StampNews.com encourages our readers to add these creative stamps to their collections.
In announcing the issue, Romfilatelia described the stamps as depicting "examples from areas such as art, coins, crafts and natural heritage, which impress by extraordinary sizes, spectacular shapes and stories …"
The 3-leu stamp shows the smallest banknote in the world. Measuring 27.5 millimeters by 38mm (1.08 inches by 1.49 inches), the Ministry of Finance of Romania issued this banknote in 1917, during World War I. It is listed as the smallest by the World Records Academy, and Guinness World Records calls it the world‘s smallest "national" banknote.
The 14-leu stamp pictures Europe's largest stone sculpture.
Sometimes referred to as the "Romanian Rushmore", this sculpture of the Romanian national hero Decebalus, the last King of Dacia, is 25 meters wide and 45 meters wide (79 feet by 147 feet).
Located on the banks of Danube in southwestern Romania, the sculpture was built over a decade (1994 to 2004) by a team of a dozen sculptors led by Italian sculptor Mario Galeotti.

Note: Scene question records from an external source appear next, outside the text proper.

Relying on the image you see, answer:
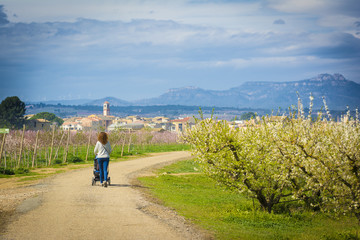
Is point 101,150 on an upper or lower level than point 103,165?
upper

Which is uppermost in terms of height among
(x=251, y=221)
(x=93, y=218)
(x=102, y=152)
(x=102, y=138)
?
(x=102, y=138)

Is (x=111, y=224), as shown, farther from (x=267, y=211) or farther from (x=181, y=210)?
(x=267, y=211)

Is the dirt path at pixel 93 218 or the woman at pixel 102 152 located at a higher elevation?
the woman at pixel 102 152

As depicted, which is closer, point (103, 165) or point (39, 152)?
point (103, 165)

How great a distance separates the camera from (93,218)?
13.2 m

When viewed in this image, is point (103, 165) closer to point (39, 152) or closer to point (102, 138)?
point (102, 138)

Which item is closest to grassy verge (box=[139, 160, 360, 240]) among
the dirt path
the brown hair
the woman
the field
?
the dirt path

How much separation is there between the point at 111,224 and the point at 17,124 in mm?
157585

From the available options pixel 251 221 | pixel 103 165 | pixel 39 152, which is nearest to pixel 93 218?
pixel 251 221

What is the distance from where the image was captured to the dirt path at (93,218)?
11.4 m

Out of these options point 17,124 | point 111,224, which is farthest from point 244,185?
point 17,124

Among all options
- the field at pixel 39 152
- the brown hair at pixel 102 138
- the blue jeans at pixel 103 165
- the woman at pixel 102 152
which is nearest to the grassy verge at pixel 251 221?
the blue jeans at pixel 103 165

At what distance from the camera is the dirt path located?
11.4 meters

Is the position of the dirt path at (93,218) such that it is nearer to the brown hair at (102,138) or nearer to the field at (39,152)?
the brown hair at (102,138)
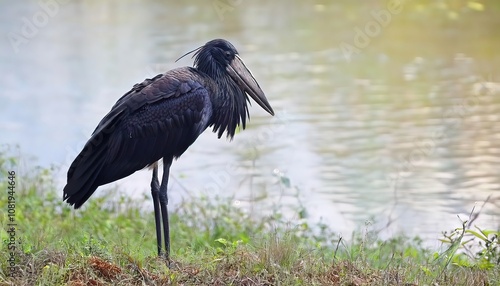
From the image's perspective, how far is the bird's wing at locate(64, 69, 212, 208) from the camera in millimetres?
5453

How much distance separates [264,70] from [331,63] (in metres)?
1.03

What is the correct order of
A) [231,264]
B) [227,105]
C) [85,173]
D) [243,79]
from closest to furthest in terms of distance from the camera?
[231,264] → [85,173] → [227,105] → [243,79]

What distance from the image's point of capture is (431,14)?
15.6 metres

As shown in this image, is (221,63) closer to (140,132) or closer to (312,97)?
(140,132)

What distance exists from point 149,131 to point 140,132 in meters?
0.05

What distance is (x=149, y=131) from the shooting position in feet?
18.1

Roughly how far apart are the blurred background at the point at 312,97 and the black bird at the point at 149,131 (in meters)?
1.46

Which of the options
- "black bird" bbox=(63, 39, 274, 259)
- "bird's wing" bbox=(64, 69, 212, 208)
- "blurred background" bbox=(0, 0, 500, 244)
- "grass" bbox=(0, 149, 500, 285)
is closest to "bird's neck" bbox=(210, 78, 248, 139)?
"black bird" bbox=(63, 39, 274, 259)

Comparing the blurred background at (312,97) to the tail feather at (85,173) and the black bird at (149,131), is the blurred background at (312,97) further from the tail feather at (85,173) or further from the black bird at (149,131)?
the tail feather at (85,173)

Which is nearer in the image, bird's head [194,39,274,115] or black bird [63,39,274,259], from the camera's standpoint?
black bird [63,39,274,259]

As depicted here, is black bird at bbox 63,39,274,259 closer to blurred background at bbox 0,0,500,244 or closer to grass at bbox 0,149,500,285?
grass at bbox 0,149,500,285

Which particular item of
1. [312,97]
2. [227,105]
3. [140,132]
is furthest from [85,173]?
[312,97]

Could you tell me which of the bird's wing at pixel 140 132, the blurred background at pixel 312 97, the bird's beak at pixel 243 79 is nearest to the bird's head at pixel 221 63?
the bird's beak at pixel 243 79

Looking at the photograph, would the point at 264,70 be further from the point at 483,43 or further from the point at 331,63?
the point at 483,43
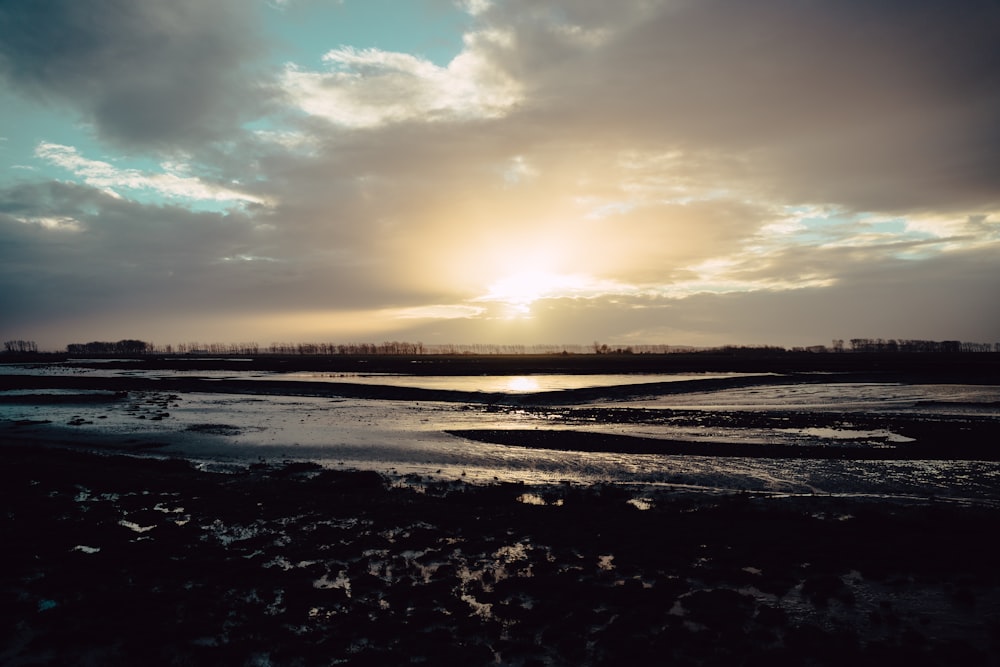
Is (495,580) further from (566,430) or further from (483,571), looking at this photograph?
(566,430)

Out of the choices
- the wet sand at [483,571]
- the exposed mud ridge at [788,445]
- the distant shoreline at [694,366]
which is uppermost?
the distant shoreline at [694,366]

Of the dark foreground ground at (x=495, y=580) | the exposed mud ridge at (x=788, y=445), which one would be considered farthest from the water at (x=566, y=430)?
the dark foreground ground at (x=495, y=580)

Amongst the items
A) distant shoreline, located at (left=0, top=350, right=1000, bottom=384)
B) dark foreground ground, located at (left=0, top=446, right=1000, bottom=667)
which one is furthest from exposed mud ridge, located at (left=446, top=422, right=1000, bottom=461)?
distant shoreline, located at (left=0, top=350, right=1000, bottom=384)

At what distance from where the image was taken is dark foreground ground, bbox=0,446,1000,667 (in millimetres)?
9859

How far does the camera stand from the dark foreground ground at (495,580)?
9.86m

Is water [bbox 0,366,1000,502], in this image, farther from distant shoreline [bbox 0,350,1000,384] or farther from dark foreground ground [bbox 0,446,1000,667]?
distant shoreline [bbox 0,350,1000,384]

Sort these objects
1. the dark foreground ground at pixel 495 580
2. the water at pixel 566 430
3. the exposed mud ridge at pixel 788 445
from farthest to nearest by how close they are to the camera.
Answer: the exposed mud ridge at pixel 788 445 → the water at pixel 566 430 → the dark foreground ground at pixel 495 580

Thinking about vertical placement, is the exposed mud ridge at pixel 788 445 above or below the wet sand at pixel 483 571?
above

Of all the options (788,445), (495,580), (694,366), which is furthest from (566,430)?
(694,366)

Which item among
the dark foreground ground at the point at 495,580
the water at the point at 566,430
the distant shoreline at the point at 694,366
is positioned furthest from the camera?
the distant shoreline at the point at 694,366

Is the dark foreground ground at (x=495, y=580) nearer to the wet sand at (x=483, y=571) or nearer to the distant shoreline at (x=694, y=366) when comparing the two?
the wet sand at (x=483, y=571)

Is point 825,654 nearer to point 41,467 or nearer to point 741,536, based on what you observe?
point 741,536

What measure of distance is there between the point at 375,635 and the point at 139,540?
9119 mm

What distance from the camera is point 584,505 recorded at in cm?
1883
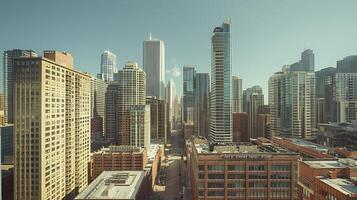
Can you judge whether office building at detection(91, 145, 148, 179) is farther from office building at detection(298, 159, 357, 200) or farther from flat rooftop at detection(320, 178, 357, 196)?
flat rooftop at detection(320, 178, 357, 196)

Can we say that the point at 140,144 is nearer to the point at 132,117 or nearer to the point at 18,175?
the point at 132,117

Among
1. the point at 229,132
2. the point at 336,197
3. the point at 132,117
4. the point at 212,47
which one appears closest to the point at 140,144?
the point at 132,117

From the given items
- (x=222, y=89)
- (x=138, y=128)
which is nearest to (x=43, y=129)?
(x=138, y=128)

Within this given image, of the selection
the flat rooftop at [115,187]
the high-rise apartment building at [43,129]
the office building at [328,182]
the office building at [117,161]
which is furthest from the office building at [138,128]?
the office building at [328,182]

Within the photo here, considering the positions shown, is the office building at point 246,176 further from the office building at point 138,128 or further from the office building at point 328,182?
the office building at point 138,128

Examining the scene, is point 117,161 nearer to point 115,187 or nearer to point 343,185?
→ point 115,187

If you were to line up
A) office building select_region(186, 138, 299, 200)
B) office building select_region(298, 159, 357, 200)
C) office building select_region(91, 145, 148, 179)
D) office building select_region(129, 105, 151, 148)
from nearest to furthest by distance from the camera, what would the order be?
office building select_region(298, 159, 357, 200)
office building select_region(186, 138, 299, 200)
office building select_region(91, 145, 148, 179)
office building select_region(129, 105, 151, 148)

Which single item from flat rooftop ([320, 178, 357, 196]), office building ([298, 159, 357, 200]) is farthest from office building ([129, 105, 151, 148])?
flat rooftop ([320, 178, 357, 196])
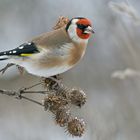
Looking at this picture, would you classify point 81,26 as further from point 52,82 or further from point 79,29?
point 52,82

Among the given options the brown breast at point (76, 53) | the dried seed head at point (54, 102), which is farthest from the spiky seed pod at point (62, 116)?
the brown breast at point (76, 53)

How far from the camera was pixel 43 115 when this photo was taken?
5082 mm

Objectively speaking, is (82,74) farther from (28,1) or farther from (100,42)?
(28,1)

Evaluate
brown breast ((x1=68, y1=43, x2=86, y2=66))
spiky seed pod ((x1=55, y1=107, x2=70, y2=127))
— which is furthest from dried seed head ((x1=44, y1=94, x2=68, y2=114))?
brown breast ((x1=68, y1=43, x2=86, y2=66))

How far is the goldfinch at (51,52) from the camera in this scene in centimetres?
265

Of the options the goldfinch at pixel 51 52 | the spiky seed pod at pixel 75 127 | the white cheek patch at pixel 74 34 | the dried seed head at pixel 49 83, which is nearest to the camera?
the spiky seed pod at pixel 75 127

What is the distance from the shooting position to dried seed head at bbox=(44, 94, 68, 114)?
2.46 meters

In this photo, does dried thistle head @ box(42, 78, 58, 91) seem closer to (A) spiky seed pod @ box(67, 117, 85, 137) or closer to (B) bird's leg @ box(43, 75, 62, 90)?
(B) bird's leg @ box(43, 75, 62, 90)

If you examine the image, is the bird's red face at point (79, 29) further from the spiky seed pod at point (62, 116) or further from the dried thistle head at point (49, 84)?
the spiky seed pod at point (62, 116)

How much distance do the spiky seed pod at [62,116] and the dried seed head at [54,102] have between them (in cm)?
2

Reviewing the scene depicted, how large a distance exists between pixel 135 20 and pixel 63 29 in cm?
45

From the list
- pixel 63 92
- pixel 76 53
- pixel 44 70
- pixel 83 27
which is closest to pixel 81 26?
pixel 83 27

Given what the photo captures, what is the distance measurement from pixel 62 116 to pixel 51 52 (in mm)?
396

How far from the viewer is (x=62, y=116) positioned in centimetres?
244
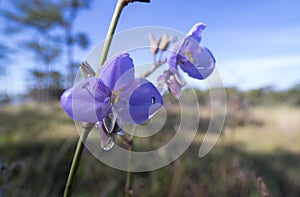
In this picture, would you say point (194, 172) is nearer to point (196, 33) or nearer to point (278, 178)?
point (278, 178)

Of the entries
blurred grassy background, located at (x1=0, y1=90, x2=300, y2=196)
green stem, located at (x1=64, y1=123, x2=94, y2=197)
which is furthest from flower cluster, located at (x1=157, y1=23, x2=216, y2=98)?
blurred grassy background, located at (x1=0, y1=90, x2=300, y2=196)

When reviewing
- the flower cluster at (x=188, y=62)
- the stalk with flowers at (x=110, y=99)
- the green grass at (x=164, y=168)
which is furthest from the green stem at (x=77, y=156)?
the green grass at (x=164, y=168)

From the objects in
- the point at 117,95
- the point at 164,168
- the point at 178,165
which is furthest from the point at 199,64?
the point at 164,168

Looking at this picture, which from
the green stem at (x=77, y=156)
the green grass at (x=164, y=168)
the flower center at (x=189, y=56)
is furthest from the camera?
the green grass at (x=164, y=168)

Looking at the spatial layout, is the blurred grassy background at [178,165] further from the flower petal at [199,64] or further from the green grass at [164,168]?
the flower petal at [199,64]

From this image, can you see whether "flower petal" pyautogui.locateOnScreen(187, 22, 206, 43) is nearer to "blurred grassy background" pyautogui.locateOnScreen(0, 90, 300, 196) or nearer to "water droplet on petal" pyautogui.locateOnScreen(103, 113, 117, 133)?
"water droplet on petal" pyautogui.locateOnScreen(103, 113, 117, 133)

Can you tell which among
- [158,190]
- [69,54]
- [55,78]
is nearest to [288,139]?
[158,190]
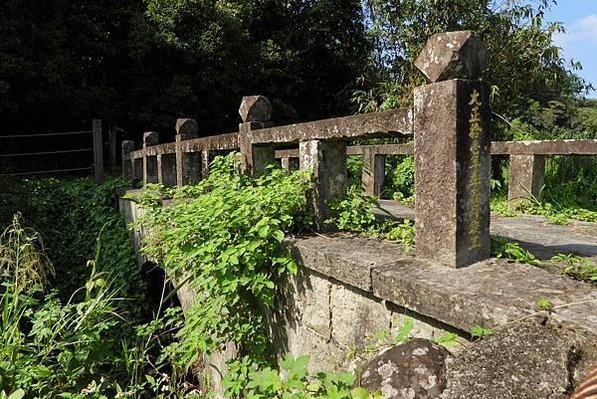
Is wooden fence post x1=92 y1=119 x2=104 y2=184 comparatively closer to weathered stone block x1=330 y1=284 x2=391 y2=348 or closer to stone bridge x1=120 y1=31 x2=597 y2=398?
stone bridge x1=120 y1=31 x2=597 y2=398

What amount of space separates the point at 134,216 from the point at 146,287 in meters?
1.13

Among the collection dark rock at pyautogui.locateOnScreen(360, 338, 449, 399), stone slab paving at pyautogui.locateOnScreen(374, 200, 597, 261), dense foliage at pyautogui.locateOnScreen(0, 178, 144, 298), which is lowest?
dense foliage at pyautogui.locateOnScreen(0, 178, 144, 298)

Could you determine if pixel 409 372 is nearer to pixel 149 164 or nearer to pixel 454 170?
pixel 454 170

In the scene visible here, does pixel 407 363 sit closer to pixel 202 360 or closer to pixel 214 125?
pixel 202 360

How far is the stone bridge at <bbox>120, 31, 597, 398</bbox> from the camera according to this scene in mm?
1314

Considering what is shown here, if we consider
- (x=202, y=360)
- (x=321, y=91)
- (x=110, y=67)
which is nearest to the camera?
(x=202, y=360)

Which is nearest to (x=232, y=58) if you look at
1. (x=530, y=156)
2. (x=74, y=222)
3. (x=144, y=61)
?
(x=144, y=61)

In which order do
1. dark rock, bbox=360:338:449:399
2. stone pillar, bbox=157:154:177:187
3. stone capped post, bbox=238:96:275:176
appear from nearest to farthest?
dark rock, bbox=360:338:449:399 < stone capped post, bbox=238:96:275:176 < stone pillar, bbox=157:154:177:187

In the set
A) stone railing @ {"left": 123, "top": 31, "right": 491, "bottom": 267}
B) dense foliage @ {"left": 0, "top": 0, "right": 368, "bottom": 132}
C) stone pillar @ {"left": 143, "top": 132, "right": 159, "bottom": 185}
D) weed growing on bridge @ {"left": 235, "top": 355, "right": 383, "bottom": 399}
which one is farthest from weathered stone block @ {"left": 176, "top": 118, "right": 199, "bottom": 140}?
dense foliage @ {"left": 0, "top": 0, "right": 368, "bottom": 132}

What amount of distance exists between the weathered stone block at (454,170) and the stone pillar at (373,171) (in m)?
4.94

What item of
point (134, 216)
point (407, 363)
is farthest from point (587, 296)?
point (134, 216)

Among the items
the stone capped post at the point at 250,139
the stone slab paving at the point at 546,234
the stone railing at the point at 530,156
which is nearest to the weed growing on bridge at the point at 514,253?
the stone slab paving at the point at 546,234

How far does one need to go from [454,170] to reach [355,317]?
32.1 inches

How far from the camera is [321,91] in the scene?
1753 centimetres
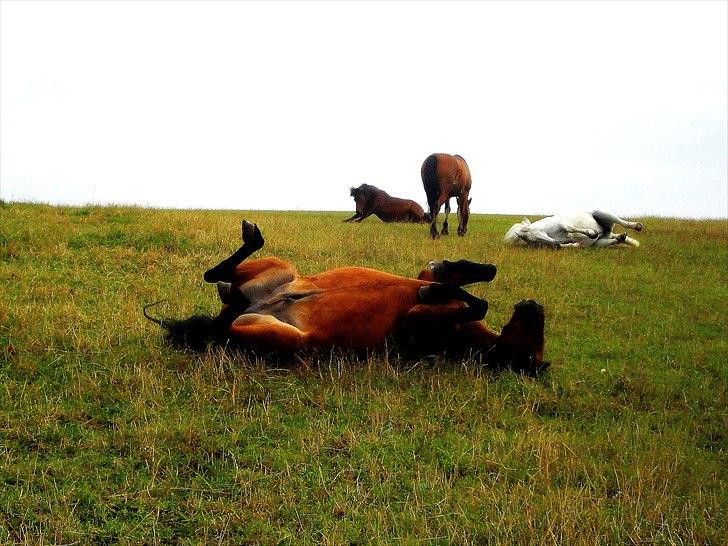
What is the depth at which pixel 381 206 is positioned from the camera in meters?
22.7

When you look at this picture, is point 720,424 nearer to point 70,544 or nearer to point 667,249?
point 70,544

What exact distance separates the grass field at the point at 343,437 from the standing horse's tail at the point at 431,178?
8.72 m

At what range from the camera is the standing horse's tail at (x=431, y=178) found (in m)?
16.7

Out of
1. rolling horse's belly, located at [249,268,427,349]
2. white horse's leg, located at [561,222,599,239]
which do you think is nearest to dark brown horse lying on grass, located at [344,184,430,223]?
white horse's leg, located at [561,222,599,239]

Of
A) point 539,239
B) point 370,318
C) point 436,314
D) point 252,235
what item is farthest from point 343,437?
point 539,239

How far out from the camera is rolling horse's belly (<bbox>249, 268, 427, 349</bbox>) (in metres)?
5.48

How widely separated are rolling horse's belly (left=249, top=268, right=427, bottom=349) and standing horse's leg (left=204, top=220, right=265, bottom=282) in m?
0.56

The 3.30-leu stamp honors the Gold Museum in Brad, the only gold museum in Europe; and the 5-leu stamp features the largest mechanical organ in Romania. Built in the 19th-century by Carl August Buchholz, the organ of the Black Church in Brasov has 3,993 pipes in 84 rows.
The stamp with the face value of lei 14.50 depicts the largest stone sculpture in Europe, which reaches 42.9 m in height and 31.6 m in width. Made at the private initiative of the businessman Iosif Constantin Dragan, the bas-relief depicts the Last King of Dacia, Decebalus.